* WHAT YOU SHOULD DO: Pick up the Haskell bifunctor text below and continue it from its last sentence.
[PROVIDED TEXT Boundary: Start]
Hmm. It's all a bit abstract. So I added deriving Show
everywhere I could, and threw in
deriving instance (Show (DF f x), Show x) => Show (ZF f x)
which allowed the following interaction (tidied up by hand)
> downF (IF 1 :*: IF 2)
IF (LF (KF () :*: IF 2) :<-: 1) :*: IF (RF (IF 1 :*: KF ()) :<-: 2)
> fmap aroundF it
IF (LF (KF () :*: IF (RF (IF 1 :*: KF ()) :<-: 2)) :<-: (LF (KF () :*: IF 2) :<-: 1))
:*:
IF (RF (IF (LF (KF () :*: IF 2) :<-: 1) :*: KF ()) :<-: (RF (IF 1 :*: KF ()) :<-: 2))
Exercise Show that the composition of differentiable functors is differentiable, using the chain rule.
Sweet! Can we go home now? Of course not. We haven't differentiated any recursive structures yet.
Making recursive functors from bifunctors
A Bifunctor
, as the existing literature on datatype generic programming (see work by Patrik Jansson and Johan Jeuring, or excellent lecture notes by Jeremy Gibbons) explains at length is a type constructor with two parameters, corresponding to two sorts of substructure. We should be able to "map" both.
class Bifunctor b where
bimap :: (x -> x') -> (y -> y') -> b x y -> b x' y'
We can use Bifunctor
s to give the node structure of recursive containers. Each node has subnodes and elements. These can just be the two sorts of substructure.
data Mu b y = In (b (Mu b y) y)
See? We "tie the recursive knot" in b
's first argument, and keep the parameter y
in its second. Accordingly, we obtain once for all
instance Bifunctor b => Functor (Mu b) where
fmap f (In b) = In (bimap (fmap f) f b)
To use this, we'll need a kit of Bifunctor
instances.
The Bifunctor Kit
Constants are bifunctorial.
newtype K a x y = K a
instance Bifunctor (K a) where
bimap f g (K a) = K a
You can tell I wrote this bit first, because the identifiers are shorter, but that's good because the code is longer.
Variables are bifunctorial.
We need the bifunctors corresponding to one parameter or the other, so I made a datatype to distinguish them, then defined a suitable GADT.
[PROVIDED TEXT Boundary: End]
[DATA TO EXAMINE Boundary: Start]
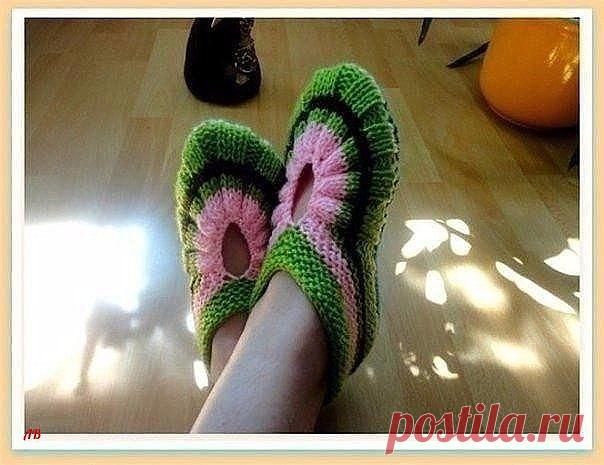 В копилку любителей вязания. Оригинальные тапочки спицами.Размер: между 35 и 37.

Вязание начинаем с подошвы,набрать 53 петли с кромочными

1 ряд: 8 лиц., накид, 17 лиц.,накид ,1 лиц.,накид, 17 лиц., накид, 8 лиц..

2 ряд и все чётные ряды все петли лиц.

3 ряд: 8 лиц, накид, 18 лиц., накид, 3 лиц., накид, 18 лиц., накид, 8 лиц..

5 ряд: 8 лиц, накид, 19 лиц, накид, 5 лиц, накид, 19 лиц., накид, 8 лиц..

7 ряд: 8 лиц, накид, 20 лиц, накид, 7 лиц, накид, 20 лиц, накид, 8 ли...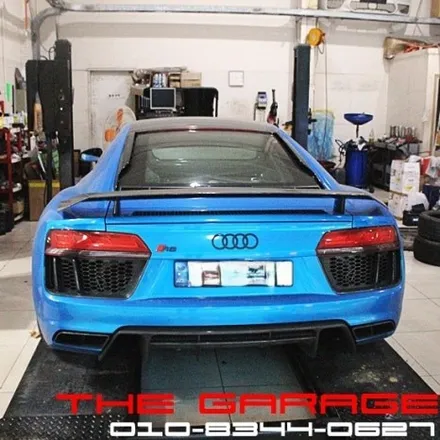 < 아우디 R8 V10 엔진오일 교환작업 > 합성유 미션오일 디퍼런셜오일 tc오일 벤츠엔진오일 아우디엔진오일 bmw엔진오일 대전엔진오일 부동액 냉각수 / 대전 유성 화암동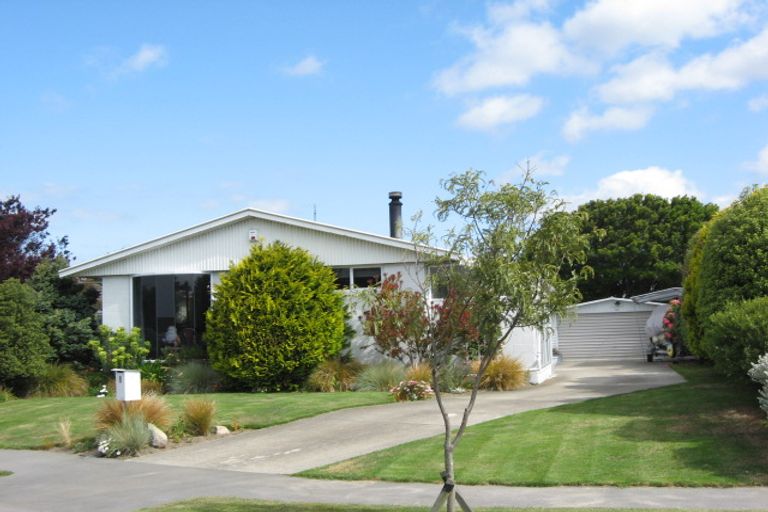 Photo of property in 8 Aspen Place, Parklands, Christchurch, 8083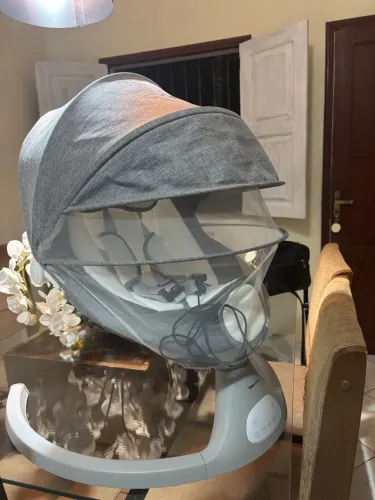 Vende-se Cadeirinha de Balanço Elétrica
[DATA TO EXAMINE Boundary: End]
* RESPONSE TO THIS EXERCISE:
data Var = X | Y
data V :: Var -> * -> * -> * where
XX :: x -> V X x y
YY :: y -> V Y x y
That makes V X x y
a copy of x
and V Y x y
a copy of y
. Accordingly
instance Bifunctor (V v) where
bimap f g (XX x) = XX (f x)
bimap f g (YY y) = YY (g y)
Sums and Products of bifunctors are bifunctors
data (:++:) f g x y = L (f x y) | R (g x y) deriving Show
instance (Bifunctor b, Bifunctor c) => Bifunctor (b :++: c) where
bimap f g (L b) = L (bimap f g b)
bimap f g (R b) = R (bimap f g b)
data (:**:) f g x y = f x y :**: g x y deriving Show
instance (Bifunctor b, Bifunctor c) => Bifunctor (b :**: c) where
bimap f g (b :**: c) = bimap f g b :**: bimap f g c
So far, so boilerplate, but now we can define things like
List = Mu (K () :++: (V Y :**: V X))
Bin = Mu (V Y :**: (K () :++: (V X :**: V X)))
If you want to use these types for actual data and not go blind in the pointilliste tradition of Georges Seurat, use pattern synonyms.
But what of zippers? How shall we show that Mu b
is differentiable? We shall need to show that b
is differentiable in both variables. Clang! It's time to learn about partial differentiation.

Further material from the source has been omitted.